→ SELECTED EXTRACT:

^^^^^^^^

1. ## Continuity open sets

How are these equivalent to the regular epsilon-delta definition of continuity?

(i) Let $f: M \to N$. The pre-image of each closed set in $N$ is closed in $M$.

(ii) The pre-image of each open set in $N$ is open in $M$.

2. Originally Posted by shilz222
How are these equivalent to the regular epsilon-delta definition of continuity?
(i) Let $f: M \to N$. The pre-image of each closed set in $N$ is closed in $M$.
(ii) The pre-image of each open set in $N$ is open in $M$.
In a general space they are not equivalent. But they are in a metric space and in particular $\Re^1$.
Note that $\left| {x - x_0 } \right| < \delta \quad \Leftrightarrow \quad x \in \left( {x_0 - \delta ,x_0 + \delta } \right)$.
In $\Re^1$ the basic open set is an open inteveral.
$\left( {x_0 - \delta ,x_0 + \delta } \right)$ is the a basic open inteveral, in fact it is a ball centered at $x_0$ with radius $\delta$.

^^^^^^^^

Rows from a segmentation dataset
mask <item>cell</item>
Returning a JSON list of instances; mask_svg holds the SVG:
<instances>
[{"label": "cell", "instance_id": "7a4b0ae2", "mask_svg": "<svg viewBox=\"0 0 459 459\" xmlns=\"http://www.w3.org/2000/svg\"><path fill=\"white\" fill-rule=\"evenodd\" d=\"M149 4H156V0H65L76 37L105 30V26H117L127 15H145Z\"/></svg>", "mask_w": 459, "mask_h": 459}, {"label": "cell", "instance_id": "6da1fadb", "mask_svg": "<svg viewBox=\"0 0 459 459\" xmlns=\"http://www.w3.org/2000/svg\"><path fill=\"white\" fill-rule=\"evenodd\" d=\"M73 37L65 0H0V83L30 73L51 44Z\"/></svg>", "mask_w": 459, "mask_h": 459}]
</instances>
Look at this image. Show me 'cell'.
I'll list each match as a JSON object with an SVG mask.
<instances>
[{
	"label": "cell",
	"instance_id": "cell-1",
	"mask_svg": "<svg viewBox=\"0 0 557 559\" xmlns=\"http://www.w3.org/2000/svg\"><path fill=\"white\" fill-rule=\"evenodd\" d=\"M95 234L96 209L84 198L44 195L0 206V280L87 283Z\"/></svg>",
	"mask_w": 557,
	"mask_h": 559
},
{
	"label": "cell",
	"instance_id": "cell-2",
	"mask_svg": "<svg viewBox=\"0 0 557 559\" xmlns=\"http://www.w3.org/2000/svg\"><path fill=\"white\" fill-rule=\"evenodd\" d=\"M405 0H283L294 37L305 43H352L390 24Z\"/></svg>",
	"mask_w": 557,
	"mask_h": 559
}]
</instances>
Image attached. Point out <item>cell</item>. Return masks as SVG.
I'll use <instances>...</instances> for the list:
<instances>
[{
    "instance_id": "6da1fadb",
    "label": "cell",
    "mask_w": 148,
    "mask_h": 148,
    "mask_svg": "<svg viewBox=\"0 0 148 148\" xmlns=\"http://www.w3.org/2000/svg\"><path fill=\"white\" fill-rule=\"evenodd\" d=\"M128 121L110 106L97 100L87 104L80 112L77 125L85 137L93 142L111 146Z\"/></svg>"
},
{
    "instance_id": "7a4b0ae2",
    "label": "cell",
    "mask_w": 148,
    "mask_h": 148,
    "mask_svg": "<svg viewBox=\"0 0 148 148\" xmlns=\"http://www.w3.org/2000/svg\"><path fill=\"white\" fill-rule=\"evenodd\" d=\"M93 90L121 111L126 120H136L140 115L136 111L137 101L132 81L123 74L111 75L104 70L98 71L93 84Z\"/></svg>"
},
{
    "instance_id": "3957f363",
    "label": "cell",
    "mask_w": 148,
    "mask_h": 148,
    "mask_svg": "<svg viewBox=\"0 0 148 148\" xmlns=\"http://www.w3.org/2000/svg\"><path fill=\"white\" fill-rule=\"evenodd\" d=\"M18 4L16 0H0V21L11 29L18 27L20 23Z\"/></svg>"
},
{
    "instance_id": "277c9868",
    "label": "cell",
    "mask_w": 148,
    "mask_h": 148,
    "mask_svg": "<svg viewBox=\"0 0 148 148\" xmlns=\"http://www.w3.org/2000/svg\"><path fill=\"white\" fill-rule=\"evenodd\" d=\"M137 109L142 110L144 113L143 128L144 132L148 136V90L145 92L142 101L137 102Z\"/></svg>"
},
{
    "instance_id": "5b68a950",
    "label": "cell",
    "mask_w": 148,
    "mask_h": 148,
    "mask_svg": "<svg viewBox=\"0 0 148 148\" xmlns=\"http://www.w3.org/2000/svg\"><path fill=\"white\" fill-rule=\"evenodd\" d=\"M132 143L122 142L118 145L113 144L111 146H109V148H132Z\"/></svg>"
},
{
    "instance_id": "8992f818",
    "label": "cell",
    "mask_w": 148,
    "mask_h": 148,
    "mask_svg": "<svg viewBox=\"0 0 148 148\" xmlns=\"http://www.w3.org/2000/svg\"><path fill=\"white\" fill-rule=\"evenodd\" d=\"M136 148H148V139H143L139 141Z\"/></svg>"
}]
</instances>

^^^^^^^^

→ EXERCISE TASK 1:
Update the forum thread on continuity and open sets between "1. ## Continuity" and "in particular $\Re^1$.", inclusive, so that "pre-image" becomes "inverse image".
→ EXERCISE TASK 2:
Take the forum thread on continuity and open sets further, starting after its last sentence.

→ EXERCISE RESULT 1:
1. ## Continuity open sets

How are these equivalent to the regular epsilon-delta definition of continuity?

(i) Let $f: M \to N$. The inverse image of each closed set in $N$ is closed in $M$.

(ii) The inverse image of each open set in $N$ is open in $M$.

2. Originally Posted by shilz222
How are these equivalent to the regular epsilon-delta definition of continuity?
(i) Let $f: M \to N$. The inverse image of each closed set in $N$ is closed in $M$.
(ii) The inverse image of each open set in $N$ is open in $M$.
In a general space they are not equivalent. But they are in a metric space and in particular $\Re^1$.

→ EXERCISE RESULT 2:
Can you work out the details?

3. That book shows that the 2 are equivalent by using sequences. They use the definition of sequence: $d(x,p) < \delta \implies f( f(x), f(p)) < \epsilon$.

I haven't covered balls yet, but I think now that I follow that the book is doing. It seems more intuitive with sequences.

4. Oh I got it. You have to use the rule that the complement of an open set is closed right?

5. Originally Posted by shilz222
Oh I got it. You have to use the rule that the complement of an open set is closed right?
Yes, that will work.